Es como si el tren no sólo fuera capaz de cortar un cuerpo en dos, sino que ataja, firme, los pensamientos antes de que se vayan a volar. Aquello me lleva a pensar que los rieles no son los suficientemente fuertes como para soportar un maremoto, y que los durmientes no tienen la suficiente paciencia para despertar los dormidos relatos de amor. 
Esto es como ir flotando sobre la nada, pero a exceso de velocidad. Es extraña la sensación de ir acariciando las suaves colinas, al norte de Lautaro; es frenético el corazón cuando se aprecia la humilde inmensidad del alma encerrada en un cultivo. Aburre trabajar a veces. Lo sabes cuando cargas la leña y el montón está a punto de caer porque no sabes cómo se te fue a ir ordenarla bien; lo sabes cuando yerras en el escoger algún objeto que no era y tienes miedo de decir que te equivocaste; lo sabes cuando escapas veinte segundos a comprar una galleta, porque tienes hambre y no das más en medio del entuerto por bajar una fila. 

¿Ya te conté que acaba de sonar un ave gritando para que vuele, tranquila, en el horizonte? ¿Ya te conté que las ventanas del tren son lo suficientemente amplias como para observar cómo se te oxigenan los sueños? Discúlpame la lata, pero es que tenía demasiados cuentos atragantados. Creo que se nota bastante. 

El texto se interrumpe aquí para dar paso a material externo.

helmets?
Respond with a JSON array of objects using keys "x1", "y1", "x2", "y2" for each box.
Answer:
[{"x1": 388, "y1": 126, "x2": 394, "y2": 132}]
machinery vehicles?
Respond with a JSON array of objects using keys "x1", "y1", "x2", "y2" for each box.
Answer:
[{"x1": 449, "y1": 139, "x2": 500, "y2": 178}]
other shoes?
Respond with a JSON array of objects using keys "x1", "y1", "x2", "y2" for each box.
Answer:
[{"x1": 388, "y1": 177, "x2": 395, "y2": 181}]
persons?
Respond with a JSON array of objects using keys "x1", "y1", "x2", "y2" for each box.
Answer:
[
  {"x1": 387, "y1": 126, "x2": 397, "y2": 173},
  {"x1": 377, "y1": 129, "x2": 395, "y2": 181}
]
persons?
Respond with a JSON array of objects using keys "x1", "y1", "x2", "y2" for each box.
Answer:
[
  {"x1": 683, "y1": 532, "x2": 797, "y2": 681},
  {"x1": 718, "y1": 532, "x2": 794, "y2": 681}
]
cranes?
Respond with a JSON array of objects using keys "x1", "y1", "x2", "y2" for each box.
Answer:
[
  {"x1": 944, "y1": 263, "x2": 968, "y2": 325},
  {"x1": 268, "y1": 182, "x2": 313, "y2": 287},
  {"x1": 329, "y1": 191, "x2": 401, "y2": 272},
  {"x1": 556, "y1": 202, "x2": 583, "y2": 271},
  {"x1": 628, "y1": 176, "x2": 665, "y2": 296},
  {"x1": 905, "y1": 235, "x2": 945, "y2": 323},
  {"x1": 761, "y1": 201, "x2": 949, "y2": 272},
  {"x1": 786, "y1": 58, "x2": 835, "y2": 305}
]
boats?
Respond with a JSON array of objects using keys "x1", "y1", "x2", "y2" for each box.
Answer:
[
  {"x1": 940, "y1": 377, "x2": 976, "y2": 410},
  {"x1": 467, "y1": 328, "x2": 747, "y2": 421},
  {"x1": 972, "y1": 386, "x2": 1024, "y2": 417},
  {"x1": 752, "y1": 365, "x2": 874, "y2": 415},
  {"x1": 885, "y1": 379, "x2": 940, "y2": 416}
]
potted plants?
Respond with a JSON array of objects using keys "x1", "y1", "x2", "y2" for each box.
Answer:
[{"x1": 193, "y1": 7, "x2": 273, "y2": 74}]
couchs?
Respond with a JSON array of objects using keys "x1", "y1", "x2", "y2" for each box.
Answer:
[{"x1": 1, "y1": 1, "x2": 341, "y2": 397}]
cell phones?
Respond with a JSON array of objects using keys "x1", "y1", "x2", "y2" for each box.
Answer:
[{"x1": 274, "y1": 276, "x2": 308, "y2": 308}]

El tren bajó la velocidad y llegamos a un pueblo nuevo. 

Del Quillém que alguna vez pudo haber sido, ya no queda mucho. Los andenes ya no se distinguen en medio de la colonización forzada que realiza el musgo y la humedad. Tanto, que Büchi se promociona en medio de las vigas del bosquejo de bodegas de estación que tiene. Ni los perros nos salen a recibir; sólo la brisa oculta que se estremece por las puertas abiertas del tren, un mate inconcluso en alguna casa añeja, el sol abrasador que nos alumbra, los sueños que aún están por cumplirse. Es extraño, porque si fuera por el paradero, hace rato que Frei habría sido Presidente.

Es como la tercera vez que pasan cobrando los boletos, a algún pasajero del cual se olvidaron. A ratos, pareciera que el tren se inclina en medio de las colinas sinuosas que ocultan ríos subterráneos. Acabamos de pasar un puente añejo que conserva las tuercas que lo sostienen desde quizás que tiempo civilizador. Una solitaria ave se distingue en medio del cielo azulado, parecido al que canta el Himno Nacional. Ese que no tiene mapuche, sino que araucanos, ese que tiene cordilleras interminables y no aislamiento, ese que ni siquiera tiene un jardín propio, sino la copia prestada del Edén que sale en la Biblia. 

Todos duermen alrededor de este prospecto de escritor en retirada. La tarde, al parecer, no está como para pasear, está como para quedarse dormido con lo suave que llega a mecer el tren. 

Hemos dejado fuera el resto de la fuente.